TEXT -
<<<<

I don't understand why the first request is answered 302 ?
I recommend creating two different routes. One for API endpoints and another one for non-API endpoint. In non-API (app) polict you would set the redirect to work. In API policy, you would return 403 only, i.e. no redirect. Here is an example.
authorization policy appPolicy {
set auth url /auth
crypto key verify CHANGE_ME
acl rule {
comment allow admins and users
match role authp/admin authp/user
allow stop log info
}
acl rule {
comment default deny
match any
deny log warn
}
}
authorization policy apiPolicy {
# do not redirect to /auth, return 403.
disable auth redirect
crypto key verify CHANGE_ME
acl rule {
comment allow admins and users
match role authp/admin authp/user
allow stop log info
}
acl rule {
comment default deny
match any
deny log warn
}
}
(protected_route) {
{args.0}.{$DOMAIN} {
route /api* {
authorize with apiPolicy
reverse_proxy {args.1}
}
route {
authorize with appPolicy
reverse_proxy {args.1}
}
}
}
Thanks for your answer @greenpau
/api*
because I have several subdomains and thus containers reverse proxied, and they could have any path. I could try /*
I suppose but getting a 401/403 isn't the goal here anyway. Can't I just check the authorization and let the request through ?@LeonardMeyer , i totally misunderstood the above. You get 302 because authorizer did not find token, or it is expired.
@greenpau Ok actually I just saw #24 and that was why it was expiring so fast. CORS issue are also solved (as in no console errors). There's just one minor thing that is bothering me... With my Caddyfile and what happens with the 3 request/response above when token expires, the redirection to login happens only if I refresh the page. Otherwise the current page just breaks but stays on.
There's just one minor thing that is bothering me... With my Caddyfile and what happens with the https://github.com/greenpau/caddy-security/issues/90#issuecomment-1129398616 above when token expires, the redirection to login happens only if I refresh the page. Otherwise the current page just breaks but stays on.
@LeonardMeyer , please elaborate. What is the desired behavior.

>>>>

RECORDED DATA -
<<<<

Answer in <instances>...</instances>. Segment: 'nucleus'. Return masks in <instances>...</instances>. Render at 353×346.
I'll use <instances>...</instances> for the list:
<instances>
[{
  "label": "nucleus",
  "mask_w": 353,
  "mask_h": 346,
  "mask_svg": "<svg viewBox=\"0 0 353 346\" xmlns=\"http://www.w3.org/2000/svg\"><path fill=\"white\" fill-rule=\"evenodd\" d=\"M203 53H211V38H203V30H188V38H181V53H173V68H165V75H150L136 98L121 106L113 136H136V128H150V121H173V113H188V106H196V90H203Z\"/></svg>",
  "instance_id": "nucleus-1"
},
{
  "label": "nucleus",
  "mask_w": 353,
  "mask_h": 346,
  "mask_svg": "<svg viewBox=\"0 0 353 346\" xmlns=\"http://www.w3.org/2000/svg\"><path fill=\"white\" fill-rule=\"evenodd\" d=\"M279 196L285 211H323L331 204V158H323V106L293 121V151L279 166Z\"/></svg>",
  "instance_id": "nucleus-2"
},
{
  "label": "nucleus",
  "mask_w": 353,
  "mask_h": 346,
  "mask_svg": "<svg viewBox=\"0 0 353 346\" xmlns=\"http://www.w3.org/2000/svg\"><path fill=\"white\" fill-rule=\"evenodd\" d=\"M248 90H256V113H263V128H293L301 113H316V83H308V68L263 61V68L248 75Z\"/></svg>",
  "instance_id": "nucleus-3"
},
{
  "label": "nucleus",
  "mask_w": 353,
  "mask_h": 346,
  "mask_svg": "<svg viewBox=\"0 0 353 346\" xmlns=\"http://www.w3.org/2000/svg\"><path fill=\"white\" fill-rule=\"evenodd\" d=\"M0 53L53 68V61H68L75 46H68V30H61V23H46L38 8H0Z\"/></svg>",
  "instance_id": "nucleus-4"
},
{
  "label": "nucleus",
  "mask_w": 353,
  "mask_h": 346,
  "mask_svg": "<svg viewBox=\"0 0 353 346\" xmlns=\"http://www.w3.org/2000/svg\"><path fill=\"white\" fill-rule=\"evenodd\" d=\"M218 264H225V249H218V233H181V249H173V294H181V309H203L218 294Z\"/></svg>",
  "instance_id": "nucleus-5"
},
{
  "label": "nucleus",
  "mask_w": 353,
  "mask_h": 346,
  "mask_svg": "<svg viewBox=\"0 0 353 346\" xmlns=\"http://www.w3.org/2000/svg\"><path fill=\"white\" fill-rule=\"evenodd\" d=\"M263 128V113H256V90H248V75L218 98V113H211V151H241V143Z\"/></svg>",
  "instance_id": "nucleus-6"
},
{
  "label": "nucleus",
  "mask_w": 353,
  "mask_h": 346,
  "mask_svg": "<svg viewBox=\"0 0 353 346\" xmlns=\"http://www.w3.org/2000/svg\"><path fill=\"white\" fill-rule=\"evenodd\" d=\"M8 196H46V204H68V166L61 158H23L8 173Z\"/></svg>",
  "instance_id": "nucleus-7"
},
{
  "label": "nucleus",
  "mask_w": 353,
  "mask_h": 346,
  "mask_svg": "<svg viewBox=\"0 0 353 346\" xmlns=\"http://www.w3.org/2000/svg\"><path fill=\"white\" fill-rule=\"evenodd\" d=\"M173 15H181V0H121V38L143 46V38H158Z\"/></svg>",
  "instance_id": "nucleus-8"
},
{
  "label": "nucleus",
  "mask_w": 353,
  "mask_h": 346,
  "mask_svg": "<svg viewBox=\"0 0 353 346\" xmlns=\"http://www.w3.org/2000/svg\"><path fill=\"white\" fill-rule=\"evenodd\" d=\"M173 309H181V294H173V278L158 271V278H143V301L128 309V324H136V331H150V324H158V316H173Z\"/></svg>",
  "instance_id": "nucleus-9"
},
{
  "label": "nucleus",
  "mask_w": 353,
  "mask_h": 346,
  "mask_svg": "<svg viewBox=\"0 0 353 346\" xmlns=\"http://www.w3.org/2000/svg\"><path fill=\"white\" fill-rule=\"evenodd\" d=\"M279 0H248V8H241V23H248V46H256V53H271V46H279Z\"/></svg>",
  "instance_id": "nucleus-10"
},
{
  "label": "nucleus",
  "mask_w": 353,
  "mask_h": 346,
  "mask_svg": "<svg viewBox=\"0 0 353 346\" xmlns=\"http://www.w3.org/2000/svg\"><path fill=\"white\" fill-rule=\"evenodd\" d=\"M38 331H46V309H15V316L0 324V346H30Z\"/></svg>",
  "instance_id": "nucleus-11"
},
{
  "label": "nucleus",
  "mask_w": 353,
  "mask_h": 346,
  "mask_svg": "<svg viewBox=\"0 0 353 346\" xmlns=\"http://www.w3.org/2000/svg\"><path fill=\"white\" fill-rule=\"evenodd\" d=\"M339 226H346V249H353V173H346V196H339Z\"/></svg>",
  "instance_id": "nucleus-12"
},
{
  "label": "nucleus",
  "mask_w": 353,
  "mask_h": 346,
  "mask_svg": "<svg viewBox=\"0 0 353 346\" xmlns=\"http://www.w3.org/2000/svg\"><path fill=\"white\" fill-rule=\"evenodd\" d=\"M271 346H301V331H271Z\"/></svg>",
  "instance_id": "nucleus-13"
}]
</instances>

>>>>

EXERCISES -
(A) Rewrite the thread from "I don't understand" to "is an example.", substituting "forward" for every "redirect".
(B) Which HTTP status codes does the thread mention? Give each one once.

EXPECTED RESPONSES -
(A)
I don't understand why the first request is answered 302 ?
I recommend creating two different routes. One for API endpoints and another one for non-API endpoint. In non-API (app) polict you would set the forward to work. In API policy, you would return 403 only, i.e. no forward. Here is an example.

(B) 302, 403, 401